Basset shook his head.

“To help me, and twenty-four hours—only twenty-four hours, man—may make all the difference! All the difference in the world to me.”

“I have told you my views about it,” Basset said doggedly. He shifted uneasily in his chair. “I cannot do it, sir, and I won’t.”

John Audley groaned. “Well, well!” he answered. “I’ll say no more now. I’ll say no more now. When you and she have made it up”—in vain Basset shook his head—“you’ll see the question in another light. Ay, believe me, you will. It’ll be your business then, and your interest, and nothing venture, nothing win! You’ll see it differently. You’ll help the old man to his rights then.”

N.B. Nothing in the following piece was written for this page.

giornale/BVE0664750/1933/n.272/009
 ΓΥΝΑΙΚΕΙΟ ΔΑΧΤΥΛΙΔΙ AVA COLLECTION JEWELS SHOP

Basset shrugged his shoulders, but thought it useless to protest. The other sighed once or twice and was silent also. At length, “You never told me that you had heard from her,” Basset said.

“That I’d——” John Audley broke off. “What is it, Toft?” he asked over his shoulder.

A man-servant, tall, thin, lantern-jawed, had entered unseen. “I came to see if you wanted anything more, sir?” he said.

“Nothing, nothing, Toft. Good-night!” He spoke impatiently, and he watched the man out before he went on. Then, “Perhaps I heard from her, perhaps I didn’t,” he said. “It’s some time ago. What of it?”

“She was in great distress when she wrote.”